Structured projects versus organic techniques 

Live classes have a slight upper hand in this case: a live class may offer either a structured lessons or teach an organic technique, with equal amounts of success. However, in an advanced unstructured class, where organic technique is taught more than a specific defined project, students may have such a wide variety of levels it may be difficult for the teacher to produce a satisfactory experience to all. Structured projects offer an important psychological benefit for students which is to come out of the class with a FINAL ready piece, independent of their level. 

Online lessons and especially tutorials, are perfect for specific, well structured projects, however, do not do well with organic techniques which depend on the artistry of the teacher.  


In a live class, advanced students might suffer from boredom, especially when the teacher insists in conducting a more structured class. A class offering a loose or organic technique might be too undefined for beginners, and a structured class might be too boring for the advanced student. An online tutorial offers, then, a slight advantage: since most online learners work independently, they can experiment many times with the same project and adapt it to their own personal style. 

Keep in mind that, once again, this applies to slightly more advanced users who is more adaptable at trying new things.  


Online learning requires, without a doubt, a great deal of self motivation.  Students must be willing to tackle a project on their own, without any hand holding. A live class is more suitable for a person who goes with the flow – the pressure of the other students and of the teacher usually helps them to get the project done.  

Cost and Time 

This is probably the biggest advantage online learning has over any other type of learning. Online tutorials and ebooks range from $5 to $20, which is only a fraction of the cost of a live class, especially when a reputable teacher is involved. The cost of alive class can go beyond teacher’s fees: travel and lodging are usually required, along with taking time from one’s schedule. Another advantage of online lessons is the delivery time: an avid student can download a lesson in 5 minutes and get instant gratification on learning a new technique.   

Bonding and Fun  

Arguably one of the greatest advantages of a live class: bonding with other students, comparing and sharing results, and in many cases, just plain hanging out after class. Conferences are the best example of why people take live classes, where they can mingle among friends and hangout with their favorite artists. Online lessons also allow for bonding, such as posting results into favorite website galleries or groups, but it is more of a day to day routine compared to the live class, which can be a “special event”. 

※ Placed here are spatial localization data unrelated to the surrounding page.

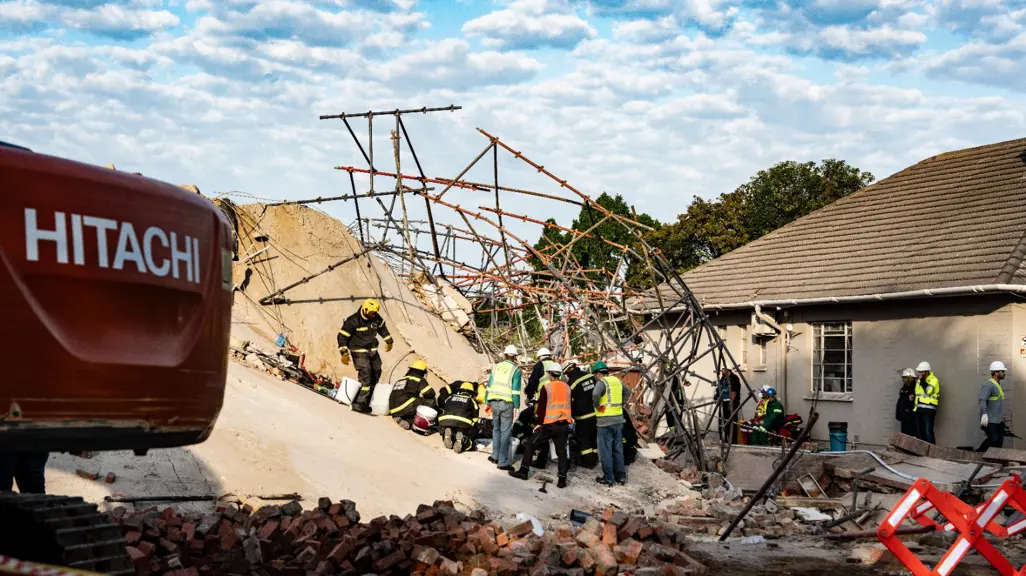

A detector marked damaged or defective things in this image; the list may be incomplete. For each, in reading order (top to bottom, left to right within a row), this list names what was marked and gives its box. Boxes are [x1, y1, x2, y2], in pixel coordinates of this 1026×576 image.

damaged wall [227, 201, 488, 386]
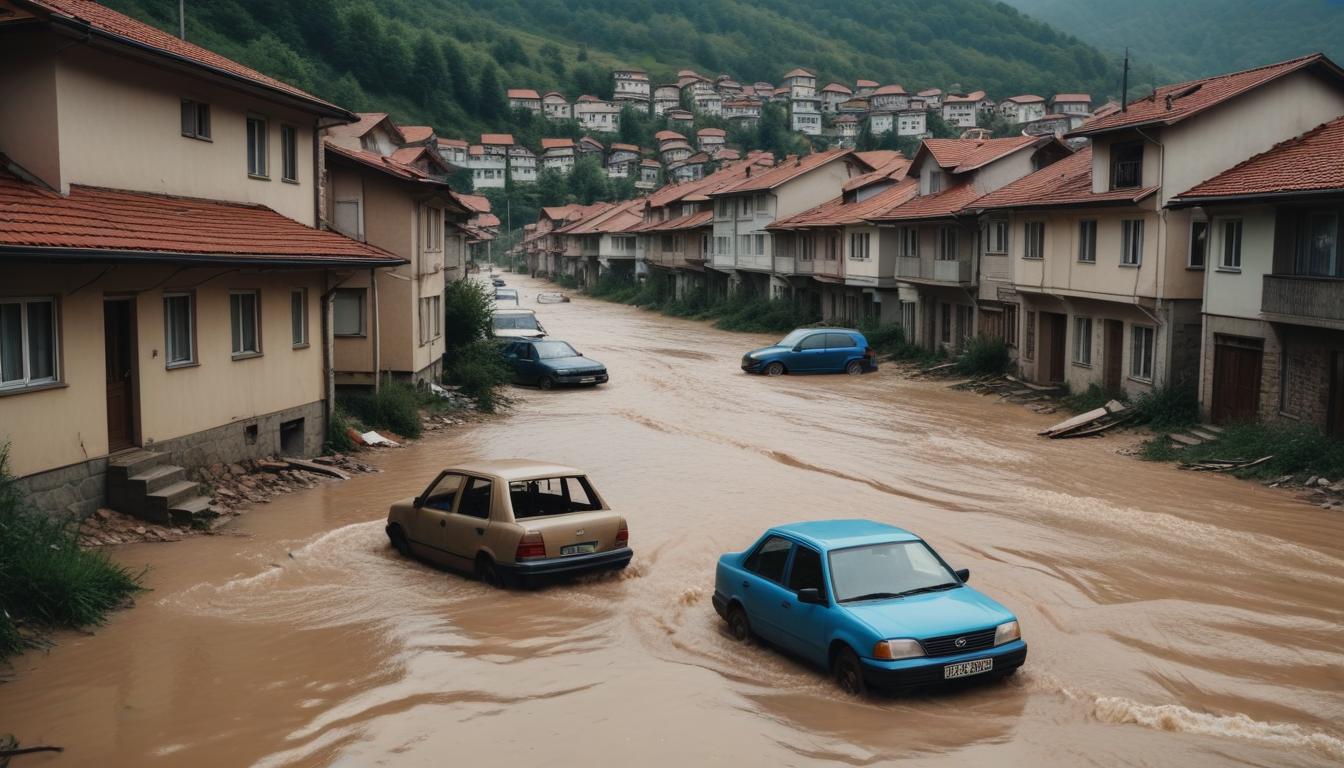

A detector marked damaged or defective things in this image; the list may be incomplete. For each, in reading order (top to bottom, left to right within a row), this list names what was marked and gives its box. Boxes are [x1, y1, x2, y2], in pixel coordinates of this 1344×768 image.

damaged road surface [2, 276, 1344, 768]
flood damage [2, 276, 1344, 768]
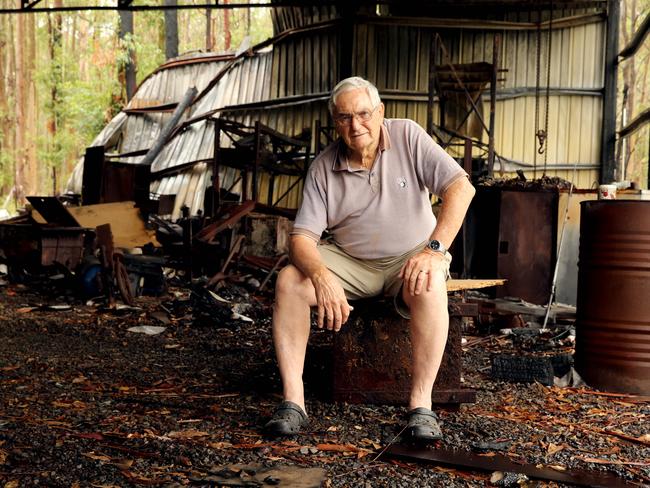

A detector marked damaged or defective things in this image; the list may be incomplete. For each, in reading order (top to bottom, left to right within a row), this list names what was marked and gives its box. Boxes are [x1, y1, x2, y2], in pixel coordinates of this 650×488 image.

fire damage [1, 127, 648, 486]
rusty metal drum [572, 200, 648, 394]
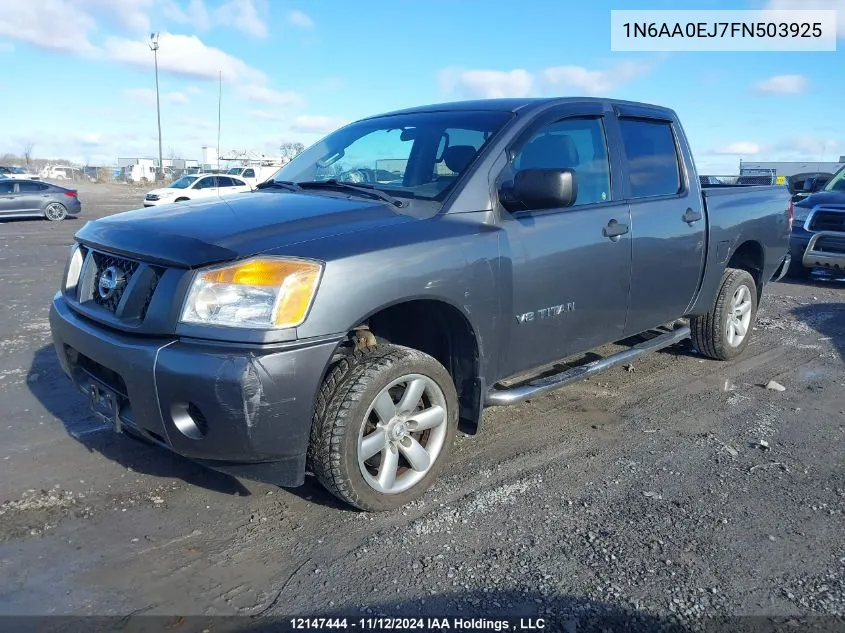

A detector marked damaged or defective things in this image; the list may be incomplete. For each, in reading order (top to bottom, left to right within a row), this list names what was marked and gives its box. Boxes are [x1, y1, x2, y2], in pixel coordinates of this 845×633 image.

damaged front bumper [48, 294, 340, 486]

Online bonding takes longer, but is many times as solid as with live classroom friends.   


What can we conclude from this list? Live classes, broadly and generally speaking, are clearly suitable for beginners, where a lot of hand holding, motivation and demonstration is required. Beginner students may benefit from a structured class where they leave with a project they produced and are more likely to RETURN if the piece produced is beautiful to them.   

Advanced students may suffer from a bit of frustration with the slow pace of a live class, even in advanced projects, but might enjoy the bonding andthe feeling of participating in an event. However, when it comes tolearning or acquiring a new technique quickly, online learning allows students fast access and the possibility to attempt variations on their own, without the pressure of having to follow exact steps with other students. 

Of course, this is a very broad generalization, however, it comes as no surprise that the most sought out online tutorials are those which offer a unique and perhaps advanced structured projects or techniques.